As a CISO, I found myself and the security organisation fortunate to have done a good job planning for the unexpected as part of cyber resiliency. One of my key successes during the pandemic to alleviate the increased workload on my security teams by offering perks and incentives to boost morale. Some of these perks and incentives was awarding a “you day” where an employee was given the day off with pay; allowing certain employees, naturally under COVID-19 safety precautions, to come back to the office for mental health reasons; engaging HR to coordinate sending employees a box full of goodies to show appreciation and for those with children at home got a box full of things for the kids to do; regulating the amount of hours any specific employee could work beyond the normal day; and thinking outside the box of how do we keep our people connected, healthy, and motivated when we’re such a connected company by nature.
Opportunities and positives on the security industry.

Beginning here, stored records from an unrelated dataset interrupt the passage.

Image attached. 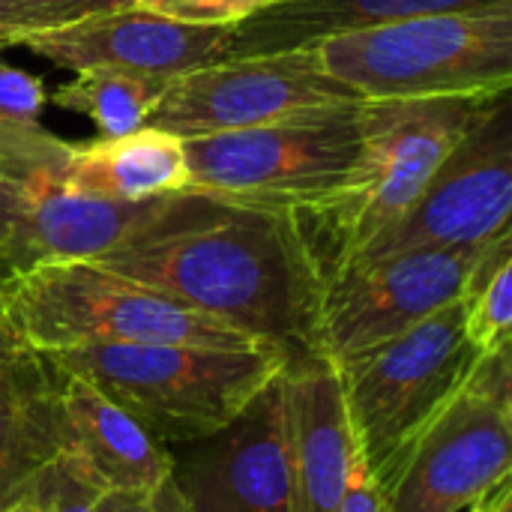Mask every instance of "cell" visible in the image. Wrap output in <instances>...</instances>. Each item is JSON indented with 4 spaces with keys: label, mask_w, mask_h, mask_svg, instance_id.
Here are the masks:
<instances>
[{
    "label": "cell",
    "mask_w": 512,
    "mask_h": 512,
    "mask_svg": "<svg viewBox=\"0 0 512 512\" xmlns=\"http://www.w3.org/2000/svg\"><path fill=\"white\" fill-rule=\"evenodd\" d=\"M366 102L333 78L315 48L225 57L171 81L147 126L201 138L264 126L291 114Z\"/></svg>",
    "instance_id": "30bf717a"
},
{
    "label": "cell",
    "mask_w": 512,
    "mask_h": 512,
    "mask_svg": "<svg viewBox=\"0 0 512 512\" xmlns=\"http://www.w3.org/2000/svg\"><path fill=\"white\" fill-rule=\"evenodd\" d=\"M45 357L162 444H195L222 432L288 363L276 348L198 345H81Z\"/></svg>",
    "instance_id": "3957f363"
},
{
    "label": "cell",
    "mask_w": 512,
    "mask_h": 512,
    "mask_svg": "<svg viewBox=\"0 0 512 512\" xmlns=\"http://www.w3.org/2000/svg\"><path fill=\"white\" fill-rule=\"evenodd\" d=\"M60 375L63 456L102 495H150L174 471V456L138 420L81 378Z\"/></svg>",
    "instance_id": "2e32d148"
},
{
    "label": "cell",
    "mask_w": 512,
    "mask_h": 512,
    "mask_svg": "<svg viewBox=\"0 0 512 512\" xmlns=\"http://www.w3.org/2000/svg\"><path fill=\"white\" fill-rule=\"evenodd\" d=\"M360 99H444L512 90V6L432 12L312 45Z\"/></svg>",
    "instance_id": "5b68a950"
},
{
    "label": "cell",
    "mask_w": 512,
    "mask_h": 512,
    "mask_svg": "<svg viewBox=\"0 0 512 512\" xmlns=\"http://www.w3.org/2000/svg\"><path fill=\"white\" fill-rule=\"evenodd\" d=\"M486 246L489 240L411 249L330 273L321 300L318 351L342 363L462 300Z\"/></svg>",
    "instance_id": "8fae6325"
},
{
    "label": "cell",
    "mask_w": 512,
    "mask_h": 512,
    "mask_svg": "<svg viewBox=\"0 0 512 512\" xmlns=\"http://www.w3.org/2000/svg\"><path fill=\"white\" fill-rule=\"evenodd\" d=\"M9 336H12V324H9V321L3 318V321H0V345H3V342H6Z\"/></svg>",
    "instance_id": "f546056e"
},
{
    "label": "cell",
    "mask_w": 512,
    "mask_h": 512,
    "mask_svg": "<svg viewBox=\"0 0 512 512\" xmlns=\"http://www.w3.org/2000/svg\"><path fill=\"white\" fill-rule=\"evenodd\" d=\"M465 339L477 354H495L510 348L512 336V228L489 240L468 291Z\"/></svg>",
    "instance_id": "7402d4cb"
},
{
    "label": "cell",
    "mask_w": 512,
    "mask_h": 512,
    "mask_svg": "<svg viewBox=\"0 0 512 512\" xmlns=\"http://www.w3.org/2000/svg\"><path fill=\"white\" fill-rule=\"evenodd\" d=\"M282 393L297 512H336L357 453L339 366L321 351L294 354L282 369Z\"/></svg>",
    "instance_id": "9a60e30c"
},
{
    "label": "cell",
    "mask_w": 512,
    "mask_h": 512,
    "mask_svg": "<svg viewBox=\"0 0 512 512\" xmlns=\"http://www.w3.org/2000/svg\"><path fill=\"white\" fill-rule=\"evenodd\" d=\"M336 512H387L384 510V498L381 489L372 477V471L366 468L360 450L354 453V465H351V477H348V489L345 498Z\"/></svg>",
    "instance_id": "4316f807"
},
{
    "label": "cell",
    "mask_w": 512,
    "mask_h": 512,
    "mask_svg": "<svg viewBox=\"0 0 512 512\" xmlns=\"http://www.w3.org/2000/svg\"><path fill=\"white\" fill-rule=\"evenodd\" d=\"M9 45L27 48L60 69H117L168 75L210 66L228 57V27H201L165 18L144 6L99 15L72 27L27 33Z\"/></svg>",
    "instance_id": "5bb4252c"
},
{
    "label": "cell",
    "mask_w": 512,
    "mask_h": 512,
    "mask_svg": "<svg viewBox=\"0 0 512 512\" xmlns=\"http://www.w3.org/2000/svg\"><path fill=\"white\" fill-rule=\"evenodd\" d=\"M15 273L0 261V321L6 318V285H9V279H12Z\"/></svg>",
    "instance_id": "f1b7e54d"
},
{
    "label": "cell",
    "mask_w": 512,
    "mask_h": 512,
    "mask_svg": "<svg viewBox=\"0 0 512 512\" xmlns=\"http://www.w3.org/2000/svg\"><path fill=\"white\" fill-rule=\"evenodd\" d=\"M498 96L366 102V144L351 180L333 198L291 210L324 279L351 264L417 201L444 156Z\"/></svg>",
    "instance_id": "7a4b0ae2"
},
{
    "label": "cell",
    "mask_w": 512,
    "mask_h": 512,
    "mask_svg": "<svg viewBox=\"0 0 512 512\" xmlns=\"http://www.w3.org/2000/svg\"><path fill=\"white\" fill-rule=\"evenodd\" d=\"M60 375L12 336L0 345V512L18 507L60 456Z\"/></svg>",
    "instance_id": "e0dca14e"
},
{
    "label": "cell",
    "mask_w": 512,
    "mask_h": 512,
    "mask_svg": "<svg viewBox=\"0 0 512 512\" xmlns=\"http://www.w3.org/2000/svg\"><path fill=\"white\" fill-rule=\"evenodd\" d=\"M96 264L288 357L318 351L327 279L291 210L234 204L213 222L114 249Z\"/></svg>",
    "instance_id": "6da1fadb"
},
{
    "label": "cell",
    "mask_w": 512,
    "mask_h": 512,
    "mask_svg": "<svg viewBox=\"0 0 512 512\" xmlns=\"http://www.w3.org/2000/svg\"><path fill=\"white\" fill-rule=\"evenodd\" d=\"M66 186L78 195L120 204H141L189 189L183 138L141 126L120 138L72 144Z\"/></svg>",
    "instance_id": "d6986e66"
},
{
    "label": "cell",
    "mask_w": 512,
    "mask_h": 512,
    "mask_svg": "<svg viewBox=\"0 0 512 512\" xmlns=\"http://www.w3.org/2000/svg\"><path fill=\"white\" fill-rule=\"evenodd\" d=\"M474 512H512V492L510 486L504 483V486H498L486 501H480Z\"/></svg>",
    "instance_id": "83f0119b"
},
{
    "label": "cell",
    "mask_w": 512,
    "mask_h": 512,
    "mask_svg": "<svg viewBox=\"0 0 512 512\" xmlns=\"http://www.w3.org/2000/svg\"><path fill=\"white\" fill-rule=\"evenodd\" d=\"M135 6L141 0H0V48L27 33L60 30Z\"/></svg>",
    "instance_id": "603a6c76"
},
{
    "label": "cell",
    "mask_w": 512,
    "mask_h": 512,
    "mask_svg": "<svg viewBox=\"0 0 512 512\" xmlns=\"http://www.w3.org/2000/svg\"><path fill=\"white\" fill-rule=\"evenodd\" d=\"M189 447L171 480L192 512H297L282 372L222 432Z\"/></svg>",
    "instance_id": "4fadbf2b"
},
{
    "label": "cell",
    "mask_w": 512,
    "mask_h": 512,
    "mask_svg": "<svg viewBox=\"0 0 512 512\" xmlns=\"http://www.w3.org/2000/svg\"><path fill=\"white\" fill-rule=\"evenodd\" d=\"M102 512H192L180 489L168 477L150 495H102Z\"/></svg>",
    "instance_id": "484cf974"
},
{
    "label": "cell",
    "mask_w": 512,
    "mask_h": 512,
    "mask_svg": "<svg viewBox=\"0 0 512 512\" xmlns=\"http://www.w3.org/2000/svg\"><path fill=\"white\" fill-rule=\"evenodd\" d=\"M366 102L291 114L264 126L186 138L189 189L243 207L303 210L333 198L357 171Z\"/></svg>",
    "instance_id": "8992f818"
},
{
    "label": "cell",
    "mask_w": 512,
    "mask_h": 512,
    "mask_svg": "<svg viewBox=\"0 0 512 512\" xmlns=\"http://www.w3.org/2000/svg\"><path fill=\"white\" fill-rule=\"evenodd\" d=\"M45 102L42 78L0 57V174H66L72 144L42 126Z\"/></svg>",
    "instance_id": "ffe728a7"
},
{
    "label": "cell",
    "mask_w": 512,
    "mask_h": 512,
    "mask_svg": "<svg viewBox=\"0 0 512 512\" xmlns=\"http://www.w3.org/2000/svg\"><path fill=\"white\" fill-rule=\"evenodd\" d=\"M510 375V348L474 360L438 414L375 477L384 510H474L510 480Z\"/></svg>",
    "instance_id": "52a82bcc"
},
{
    "label": "cell",
    "mask_w": 512,
    "mask_h": 512,
    "mask_svg": "<svg viewBox=\"0 0 512 512\" xmlns=\"http://www.w3.org/2000/svg\"><path fill=\"white\" fill-rule=\"evenodd\" d=\"M9 512H15V510H9Z\"/></svg>",
    "instance_id": "4dcf8cb0"
},
{
    "label": "cell",
    "mask_w": 512,
    "mask_h": 512,
    "mask_svg": "<svg viewBox=\"0 0 512 512\" xmlns=\"http://www.w3.org/2000/svg\"><path fill=\"white\" fill-rule=\"evenodd\" d=\"M501 93L444 156L417 201L351 264L411 249L471 246L510 228L512 102ZM348 267V264H345Z\"/></svg>",
    "instance_id": "7c38bea8"
},
{
    "label": "cell",
    "mask_w": 512,
    "mask_h": 512,
    "mask_svg": "<svg viewBox=\"0 0 512 512\" xmlns=\"http://www.w3.org/2000/svg\"><path fill=\"white\" fill-rule=\"evenodd\" d=\"M174 78L138 75L117 69H81L72 81L48 93L57 108L84 114L93 120L99 138H120L147 126L153 108L165 96Z\"/></svg>",
    "instance_id": "44dd1931"
},
{
    "label": "cell",
    "mask_w": 512,
    "mask_h": 512,
    "mask_svg": "<svg viewBox=\"0 0 512 512\" xmlns=\"http://www.w3.org/2000/svg\"><path fill=\"white\" fill-rule=\"evenodd\" d=\"M276 0H141L144 9L201 27H231Z\"/></svg>",
    "instance_id": "d4e9b609"
},
{
    "label": "cell",
    "mask_w": 512,
    "mask_h": 512,
    "mask_svg": "<svg viewBox=\"0 0 512 512\" xmlns=\"http://www.w3.org/2000/svg\"><path fill=\"white\" fill-rule=\"evenodd\" d=\"M6 321L39 354L81 345L267 348L96 261L39 264L15 273L6 285Z\"/></svg>",
    "instance_id": "277c9868"
},
{
    "label": "cell",
    "mask_w": 512,
    "mask_h": 512,
    "mask_svg": "<svg viewBox=\"0 0 512 512\" xmlns=\"http://www.w3.org/2000/svg\"><path fill=\"white\" fill-rule=\"evenodd\" d=\"M66 174H0V261L12 273L60 261H96L114 249L219 219L234 204L177 192L141 204L99 201L66 186Z\"/></svg>",
    "instance_id": "ba28073f"
},
{
    "label": "cell",
    "mask_w": 512,
    "mask_h": 512,
    "mask_svg": "<svg viewBox=\"0 0 512 512\" xmlns=\"http://www.w3.org/2000/svg\"><path fill=\"white\" fill-rule=\"evenodd\" d=\"M480 354L465 339L462 300L339 366L354 444L378 477L438 414Z\"/></svg>",
    "instance_id": "9c48e42d"
},
{
    "label": "cell",
    "mask_w": 512,
    "mask_h": 512,
    "mask_svg": "<svg viewBox=\"0 0 512 512\" xmlns=\"http://www.w3.org/2000/svg\"><path fill=\"white\" fill-rule=\"evenodd\" d=\"M15 512H102V492L60 453Z\"/></svg>",
    "instance_id": "cb8c5ba5"
},
{
    "label": "cell",
    "mask_w": 512,
    "mask_h": 512,
    "mask_svg": "<svg viewBox=\"0 0 512 512\" xmlns=\"http://www.w3.org/2000/svg\"><path fill=\"white\" fill-rule=\"evenodd\" d=\"M512 0H276L228 27V57L312 48L330 36L432 12H492Z\"/></svg>",
    "instance_id": "ac0fdd59"
}]
</instances>
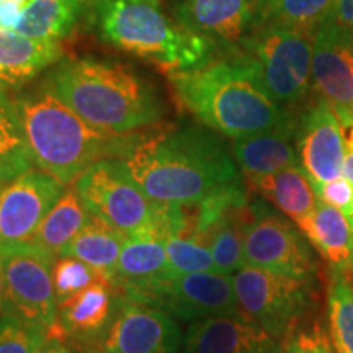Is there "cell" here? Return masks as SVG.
<instances>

As a member of ClubCISO, according to the latest Information Security Maturity Report, 88% of security executives said their existing security infrastructure has held up well during the pandemic which is very positive in the event of a global cyberattack which would have similar characteristics of the COVID-19 pandemic.
Despite the array of extraordinary challenges CISOs have dealt with during the pandemic, there are several positive impacts to the security and cyber industry such as elevating awareness of security and how cyber impacts many aspects of a business; security issues and the consequent spending on addressing those issues; improving the defending of systems from attacks; dealing with cyber incidents; and the shift to remote working had improved work-life balance.
Another key positive is the increases in innovation and development. COVID-19 continues to be a major market disruptor that has led to unprecedented levels of innovation. Due to the lockdown, many companies have had to undergo rapid digitalisation and reinvent themselves with a new ‘business as unusual’ strategy. Some companies are using this wave of innovation to reimagine their business model; change or grow their market by taking technologies or services to market in record time, with accelerated product development times encouraged by new working practices and processes.
A new era for cybersecurity. The pandemic has ushered in a new era of cybersecurity. IT security professionals who raise their game and protect their companies’ people, technology and data from new or heightened risks of more sophisticated cybercriminals will be crucial players in the economic turnaround.
This pandemic has given the CISO role and security industry an opportunity to redefine its role and value proposition. Security technology is no longer seen as devices that are solely used to keep people and property safe, but it is finally becoming a strategic tool to help improve business operations. AI-based security solutions and cameras are now able to go beyond security to capture valuable marketing and sales transaction data, analysing customer patterns and behaviour. By leveraging business and operational intelligence data that can pay for itself and directly affect the profitability of the organisation, the security industry is on the cusp of morphing from a tactical application to a truly strategic enterprise-shaping role.
Conclusion. The pandemic bestowed unprecedented challenges CISOs to the security industry. It also presented a wealth of new opportunities for the CISO role and security industry. Both trends are likely to continue as there remains a lot of speculation about what happens after the pandemic, as the pandemic takes from the security market with one hand while giving back with the other. Fortunately, the security industry continues to be in better shape than many others as the pandemic continues to evolve and play out.